Por derradeiro, cumpre aludir a uma questão
nova e pujante. Apesar de minoritário o nosso entendimento, confessamos não ter simpatia pela restrição sub occulis. Ao nosso viso, a impossibilidade de doação da legítima somente se justifica quando um dos herdeiros necessários é incapaz, em razão da necessidade de proteção integral do incapaz. Todavia, tratando-se de herdeiros necessários maiores e capazes, não vislumbramos motivo plausível para obstar o ato de disposição gratuito pelo titular. Até porque o ofício do pai se impõe em razão do exercício do poder familiar –
o que não haverá se todos forem plenamente capazes. Cuida-se de uma interdição parcial na livre disposição de uma pessoa absolutamente capacitada para os atos da vida jurídica. Não nos parece, ademais, que um pai, por exemplo, seja obrigado a deixar patrimônio para o seu filho, em especial no momento em que a proteção do sistema jurídico centra-se na essência da pessoa humana e em sua dignidade. Entendemos, pois, que o juiz, casuisticamente, poderá acobertar com o manto da validade e da plena eficácia a doação feita pelo titular com invasão da legítima (ultrapassando o limite patrimonial disponível), quando os herdeiros necessários são maiores e capazes. Assim, resguardará a dignidade do titular, podendo dispor livremente de seu patrimônio.
A evicção se aplica aos contrato de doação?
Art. 552. O doador não é obrigado a pagar juros moratórios, nem é sujeito às conseqüências da evicção ou do vício redibitório.
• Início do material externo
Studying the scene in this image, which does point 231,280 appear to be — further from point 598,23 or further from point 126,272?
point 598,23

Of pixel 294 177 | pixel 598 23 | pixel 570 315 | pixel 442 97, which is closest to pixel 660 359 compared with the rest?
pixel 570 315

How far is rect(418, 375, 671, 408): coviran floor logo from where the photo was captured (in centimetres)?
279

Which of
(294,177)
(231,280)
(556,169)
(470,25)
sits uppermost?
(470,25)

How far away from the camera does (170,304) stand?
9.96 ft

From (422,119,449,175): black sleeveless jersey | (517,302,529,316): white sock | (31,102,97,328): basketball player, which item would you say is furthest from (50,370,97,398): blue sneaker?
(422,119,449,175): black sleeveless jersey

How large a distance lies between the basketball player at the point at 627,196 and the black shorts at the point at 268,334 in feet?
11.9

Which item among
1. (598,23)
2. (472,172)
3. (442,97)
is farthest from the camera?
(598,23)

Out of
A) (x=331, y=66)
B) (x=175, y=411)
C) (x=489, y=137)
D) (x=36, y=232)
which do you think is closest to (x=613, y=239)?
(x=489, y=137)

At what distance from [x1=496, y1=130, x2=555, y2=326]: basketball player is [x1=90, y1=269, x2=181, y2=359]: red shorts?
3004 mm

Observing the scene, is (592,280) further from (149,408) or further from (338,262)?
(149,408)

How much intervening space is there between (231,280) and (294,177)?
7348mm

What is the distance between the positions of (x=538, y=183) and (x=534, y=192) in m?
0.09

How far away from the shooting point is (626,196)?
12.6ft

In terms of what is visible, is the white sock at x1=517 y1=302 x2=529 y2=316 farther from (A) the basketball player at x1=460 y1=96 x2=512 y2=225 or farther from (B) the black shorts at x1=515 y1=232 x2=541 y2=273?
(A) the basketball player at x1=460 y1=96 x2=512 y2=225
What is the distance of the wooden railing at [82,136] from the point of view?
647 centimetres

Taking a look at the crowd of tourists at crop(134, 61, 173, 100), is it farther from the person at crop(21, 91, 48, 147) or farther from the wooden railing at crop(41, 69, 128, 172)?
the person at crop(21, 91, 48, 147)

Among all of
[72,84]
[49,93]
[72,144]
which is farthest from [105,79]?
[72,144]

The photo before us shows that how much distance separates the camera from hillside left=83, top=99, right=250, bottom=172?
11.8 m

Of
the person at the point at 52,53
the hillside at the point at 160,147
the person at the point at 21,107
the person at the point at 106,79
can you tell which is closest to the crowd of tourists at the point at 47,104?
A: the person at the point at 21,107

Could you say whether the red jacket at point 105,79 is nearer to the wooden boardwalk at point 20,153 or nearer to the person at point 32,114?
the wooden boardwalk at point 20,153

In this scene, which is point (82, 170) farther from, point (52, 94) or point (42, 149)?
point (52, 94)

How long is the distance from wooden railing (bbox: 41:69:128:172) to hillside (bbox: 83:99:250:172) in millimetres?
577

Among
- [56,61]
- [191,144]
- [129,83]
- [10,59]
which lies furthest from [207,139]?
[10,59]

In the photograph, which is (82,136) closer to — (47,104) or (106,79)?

Nas doações para casamento com certa e determinada pessoa, o doador ficará sujeito à evicção, salvo convenção em contrário.
Comentários:
[…]
Da mesma forma, a não ser que expressamente ressalve o contrário, isenta-se de responsabilidade por vícios materiais e ocultos da coisa existentes antes da tradição (art. 441 do CC) e pela perda da coisa pelo donatário em virtude de uma decisão que conceda o direito sobre ela a um terceiro (art. 447 do CC). Certamente, tais isenções de responsabilidade não incluem as doações onerosas (com encargo), como se percebe ilustrativamente da leitura do art. 441, parágrafo único, do CC. [Art. 441. A coisa recebida em virtude de contrato comutativo pode ser enjeitada por vícios ou defeitos ocultos, que a tornem imprópria ao uso a que é destinada, ou lhe diminuam o valor.Parágrafo único. É aplicável a disposição deste artigo às doações onerosas.]
Ainda no que tange à evicção, há uma regra
supletiva no parágrafo único que permite a sua incidência nas doações para casamento com certa e determinada pessoa. Aqui se faz referência à doação condicional do art. 546, na qual o legislador presume o dolo do cônjuge que oferece um bem ao outro, considerando que a liberalidade se deu como uma forma de atrair o interesse do outro nubente para o matrimônio.
O objetivo da norma em comento é demonstrar que, se não há sinalagma, a diferença quanto à imputação de deveres deve atender ao princípio da isonomia, dispondo que os desiguais serão tratados desigualmente. Por essa razão, também se editou o art. 392, enfatizando que, nos contratos benéficos, a parte a que não aproveite o contrato só responderá por dolo. Portanto, se o doador sabia do vício material ou jurídico do bem e ocultou o fato do donatário, será responsabilizado pela quebra do princípio da boa-fé, pouco se cogitando de sua situação financeira e muito se acautelando a confiança e legítima expectativa frustrada do donatário.